A secessão papachibé

Emancipação para oficializar uma divisão de fato

A secessão papachibé

O debate em torno da divisão do estado do Pará em mais duas unidades federativas, Carajás e Tapajós, vem mobilizando paixões nem sempre confessáveis e vitimando a consciência que ainda resiste e se organiza em torno da ideia da transformação social.

A despolitização é flagrante. O debate passa ao largo da reflexão sobre projetos de sociedade, arregimentando prós e contras em qualquer partido ou instituição política, e os ânimos populares são acirrados por argumentos cujos apelos e imagens têm mais a ver com a animação de torcidas organizadas. E nos parece que, no fundo, é exatamente isso. Mas quem são os “times” que de fato jogam? E que jogo é esse?

Entrando no mérito. No próximo dia 11 de dezembro, caso a maioria do eleitorado vote pela divisão, o Pará, hoje com área de 1.247.689 quilômetros quadrados, ficará com 17% desse território; Carajás, ao sul do estado, com 25%; e Tapajós, a oeste, com 58%.

A propaganda sobre o plebiscito, no horário do TRE, ajuda a entender quem, de fato, está no jogo e toca a bola.

O lado do sim tem como nome mais reconhecido nacionalmente o deputado federal Giovani Queiroz (PDT-PA), homem do agrobusiness e; o lado do não, o deputado federal Zenaldo Coutinho (PSDB-PA), político desde a juventude.

Os argumentos mais fortes pela separação incidem sobre duas ideias: as principais fontes econômicas do estado estão nas regiões de Carajás e de Tapajós, que não recebem investimentos públicos proporcionais; e, devido à sede do governo ser em Belém, os recursos públicos estaduais se concentram na capital.

Do lado do não, o principal argumento é a exploração do sentimento de perda: “Não faz sentido que 64% da população paraense fique concentrada em 17% do território”, defende Coutinho.

Em paralelo, ocorre um debate tecnicamente estéril e politicamente frio em torno das vantagens tributárias e representativas para a região. Em tese, o Pará continuaria com a maior parte da arrecadação, cerca de 66% do ICMS, e ainda se livraria das despesas com cerca de 5 mil servidores, hospitais e escolas. Além disso, deixaria de dividir as receitas com os municípios que integrariam os novos estados, mas há controvérsias.

O certo é que a União teria de arcar com a diferença, perfazendo uma despesa superior a R$ 1 bilhão por ano para cada novo estado por, pelo menos, dez anos, segundo o pesquisador do Instituto de Pesquisa Econômica Aplicada (Ipea) Rogério Boeiri.

• • • •

= TAREFA A CUMPRIR =
Como fica o trecho do texto sobre a divisão do Pará que vai de "O debate em" até "jogo é esse?", inclusive, se você trocar "paixões" por "emoções"?

= DADOS FORNECIDOS =
• • • •

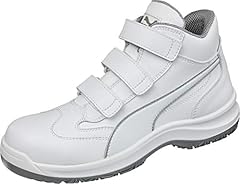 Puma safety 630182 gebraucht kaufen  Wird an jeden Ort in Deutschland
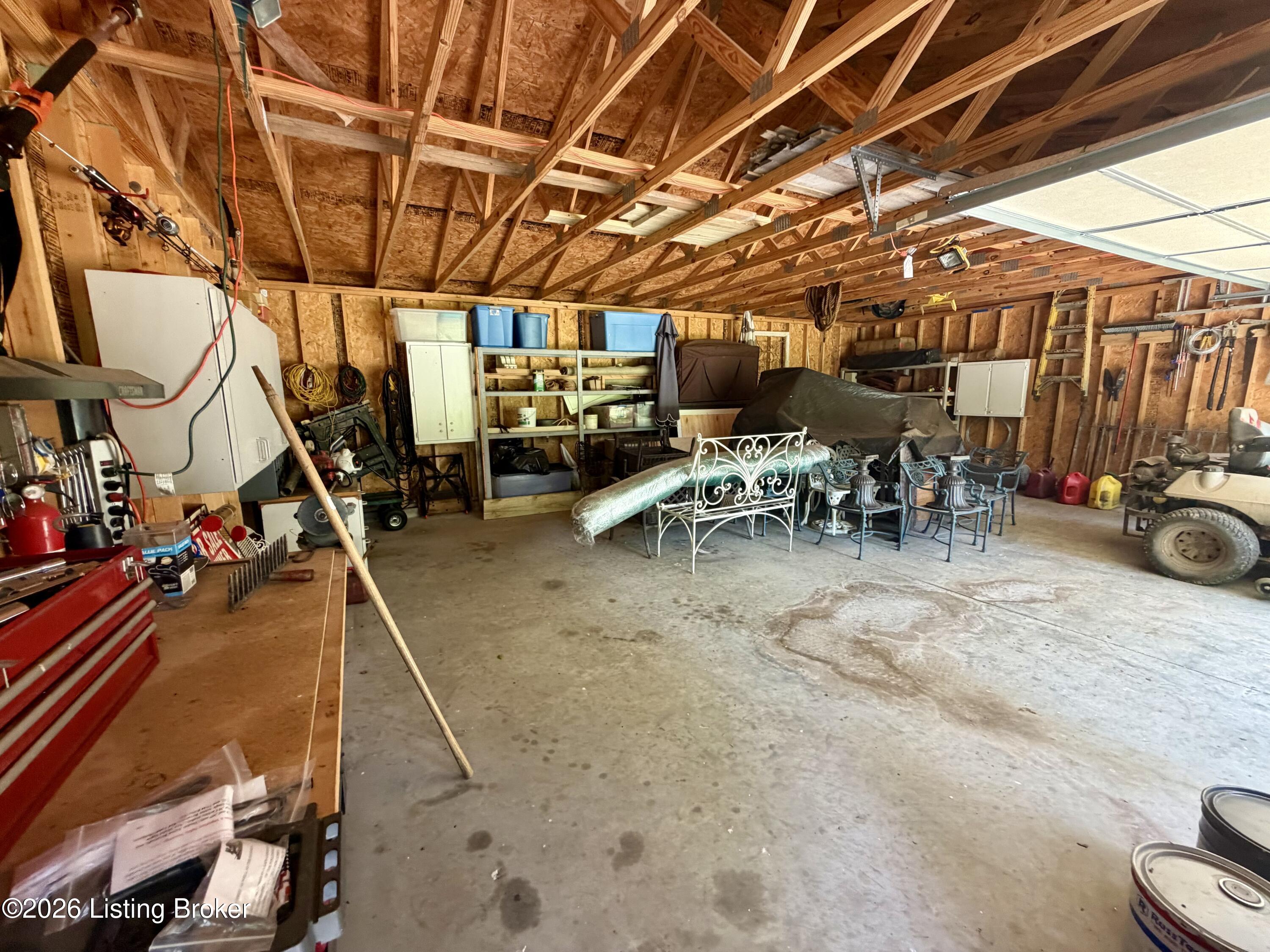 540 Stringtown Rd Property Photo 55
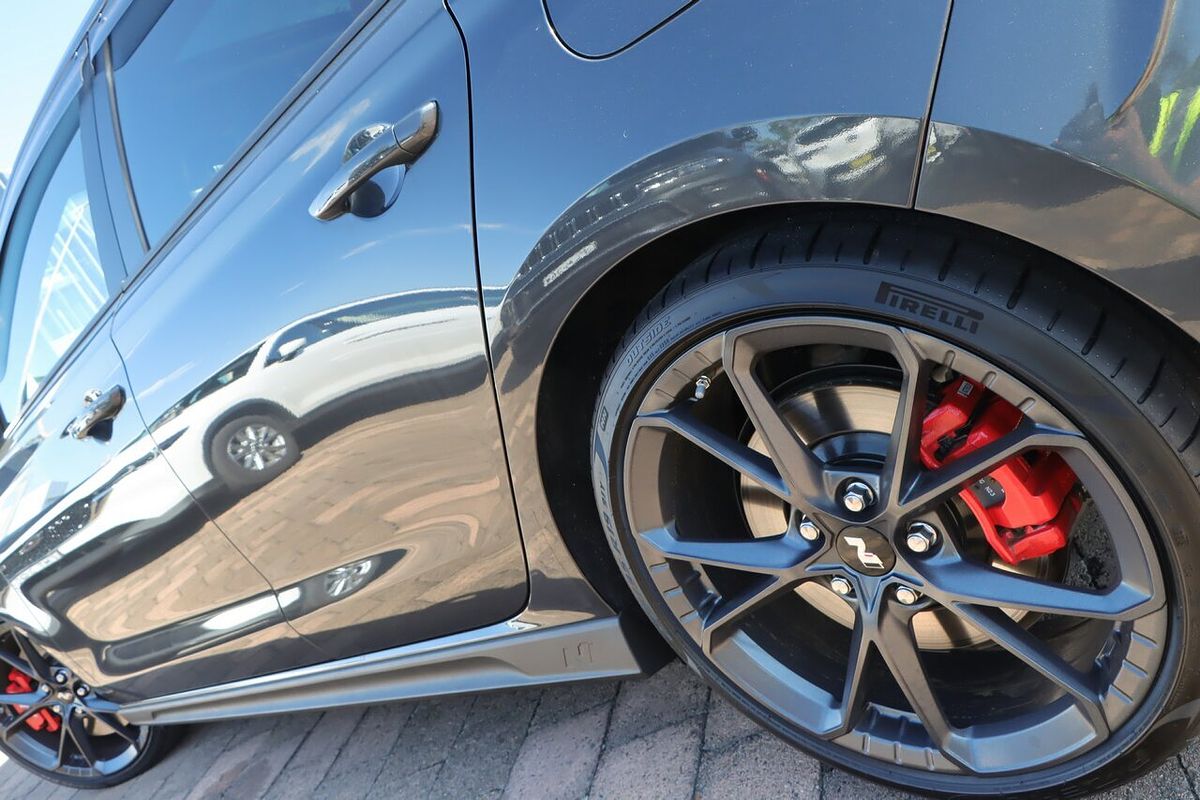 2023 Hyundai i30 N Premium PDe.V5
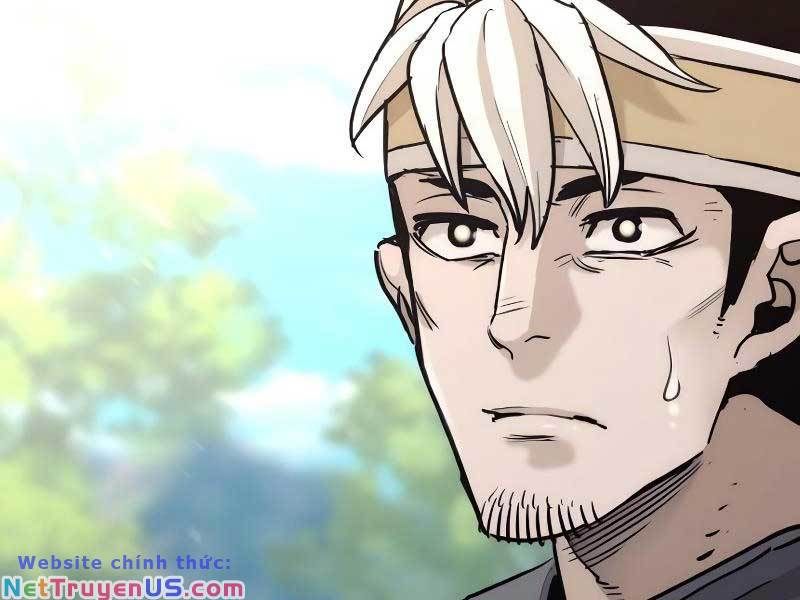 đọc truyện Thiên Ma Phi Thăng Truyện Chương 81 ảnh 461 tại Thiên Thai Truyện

• • • •

= RESPOSTA =
O debate em torno da divisão do estado do Pará em mais duas unidades federativas, Carajás e Tapajós, vem mobilizando emoções nem sempre confessáveis e vitimando a consciência que ainda resiste e se organiza em torno da ideia da transformação social.

A despolitização é flagrante. O debate passa ao largo da reflexão sobre projetos de sociedade, arregimentando prós e contras em qualquer partido ou instituição política, e os ânimos populares são acirrados por argumentos cujos apelos e imagens têm mais a ver com a animação de torcidas organizadas. E nos parece que, no fundo, é exatamente isso. Mas quem são os “times” que de fato jogam? E que jogo é esse?